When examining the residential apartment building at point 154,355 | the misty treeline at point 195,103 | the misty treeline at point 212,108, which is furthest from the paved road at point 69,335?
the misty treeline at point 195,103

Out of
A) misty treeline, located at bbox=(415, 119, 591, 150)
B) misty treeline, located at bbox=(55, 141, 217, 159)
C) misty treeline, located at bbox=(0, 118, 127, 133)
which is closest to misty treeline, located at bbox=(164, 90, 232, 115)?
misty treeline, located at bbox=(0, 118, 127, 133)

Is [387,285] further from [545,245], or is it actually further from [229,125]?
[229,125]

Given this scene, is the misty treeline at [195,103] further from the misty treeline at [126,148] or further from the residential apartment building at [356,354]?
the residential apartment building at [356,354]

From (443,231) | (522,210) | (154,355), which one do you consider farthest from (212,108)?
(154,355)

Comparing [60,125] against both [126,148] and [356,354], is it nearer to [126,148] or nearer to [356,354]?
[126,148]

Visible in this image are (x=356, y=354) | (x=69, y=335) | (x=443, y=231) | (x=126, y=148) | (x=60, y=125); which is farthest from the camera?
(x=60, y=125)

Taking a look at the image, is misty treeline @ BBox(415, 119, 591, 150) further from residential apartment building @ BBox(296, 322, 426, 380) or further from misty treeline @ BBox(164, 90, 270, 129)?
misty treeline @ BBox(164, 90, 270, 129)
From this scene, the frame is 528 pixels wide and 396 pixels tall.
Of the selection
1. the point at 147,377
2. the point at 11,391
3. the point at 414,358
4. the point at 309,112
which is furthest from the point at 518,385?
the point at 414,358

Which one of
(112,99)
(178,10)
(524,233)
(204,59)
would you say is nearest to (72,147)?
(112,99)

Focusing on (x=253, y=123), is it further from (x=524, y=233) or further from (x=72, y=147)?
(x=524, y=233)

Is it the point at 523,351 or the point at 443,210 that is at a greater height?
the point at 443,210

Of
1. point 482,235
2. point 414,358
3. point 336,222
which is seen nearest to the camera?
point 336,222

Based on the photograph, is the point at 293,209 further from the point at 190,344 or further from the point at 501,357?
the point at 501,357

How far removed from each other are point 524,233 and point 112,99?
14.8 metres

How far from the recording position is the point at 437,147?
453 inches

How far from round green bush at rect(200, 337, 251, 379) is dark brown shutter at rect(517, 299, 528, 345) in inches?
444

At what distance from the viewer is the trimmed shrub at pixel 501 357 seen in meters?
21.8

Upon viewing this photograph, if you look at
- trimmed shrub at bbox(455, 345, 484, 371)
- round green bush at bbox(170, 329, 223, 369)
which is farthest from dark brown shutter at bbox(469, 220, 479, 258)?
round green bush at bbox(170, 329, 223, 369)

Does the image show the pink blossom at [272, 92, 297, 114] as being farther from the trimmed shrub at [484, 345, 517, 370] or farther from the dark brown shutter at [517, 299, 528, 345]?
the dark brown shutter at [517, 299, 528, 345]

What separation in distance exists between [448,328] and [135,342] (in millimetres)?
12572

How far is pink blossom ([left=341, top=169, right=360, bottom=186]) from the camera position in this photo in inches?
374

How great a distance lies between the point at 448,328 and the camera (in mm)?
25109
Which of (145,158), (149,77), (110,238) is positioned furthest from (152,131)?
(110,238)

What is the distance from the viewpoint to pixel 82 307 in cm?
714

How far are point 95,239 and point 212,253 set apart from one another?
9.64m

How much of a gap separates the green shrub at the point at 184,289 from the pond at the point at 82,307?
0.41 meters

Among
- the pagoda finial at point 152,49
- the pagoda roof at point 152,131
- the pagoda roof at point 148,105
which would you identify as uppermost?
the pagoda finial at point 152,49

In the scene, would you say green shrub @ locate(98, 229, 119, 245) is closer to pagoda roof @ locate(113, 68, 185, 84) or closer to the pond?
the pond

═══

Reproduce the records word for word, from the line that contains "How far from round" through the end of the records, both ends included.

How far from round green bush at rect(200, 337, 251, 379) is dark brown shutter at rect(517, 299, 528, 345) in inches?
444

At what distance from the viewer is the trimmed shrub at pixel 501 357 seen in meters?
21.8

Upon viewing this photograph, if you look at
- trimmed shrub at bbox(455, 345, 484, 371)
- round green bush at bbox(170, 329, 223, 369)
which is farthest from dark brown shutter at bbox(469, 220, 479, 258)?
round green bush at bbox(170, 329, 223, 369)

Does the image show the pink blossom at [272, 92, 297, 114] as being farther from the trimmed shrub at [484, 345, 517, 370] or farther from the dark brown shutter at [517, 299, 528, 345]?
the dark brown shutter at [517, 299, 528, 345]

What separation in distance exists between [448,328] and [135,342] (in millimetres)?
12572

How far is pink blossom ([left=341, top=169, right=360, bottom=186]) from the camera position in this photo in inches?
374

How great a distance lies between the point at 448,328 and the camera (in mm)?
25109
Which of (145,158), (149,77), (110,238) is positioned furthest from (152,131)?
(110,238)

What is the distance from the viewpoint to pixel 82 307 in cm?
714

How far are point 95,239 and point 212,253 set apart from one another?
9.64m

How much of a gap separates the green shrub at the point at 184,289 from the pond at the point at 82,307?
0.41 meters

Among
- the pagoda finial at point 152,49
- the pagoda roof at point 152,131
- the pagoda roof at point 148,105
which would you identify as uppermost?
the pagoda finial at point 152,49

In the scene, would you say green shrub @ locate(98, 229, 119, 245) is closer to pagoda roof @ locate(113, 68, 185, 84) or closer to the pond?
the pond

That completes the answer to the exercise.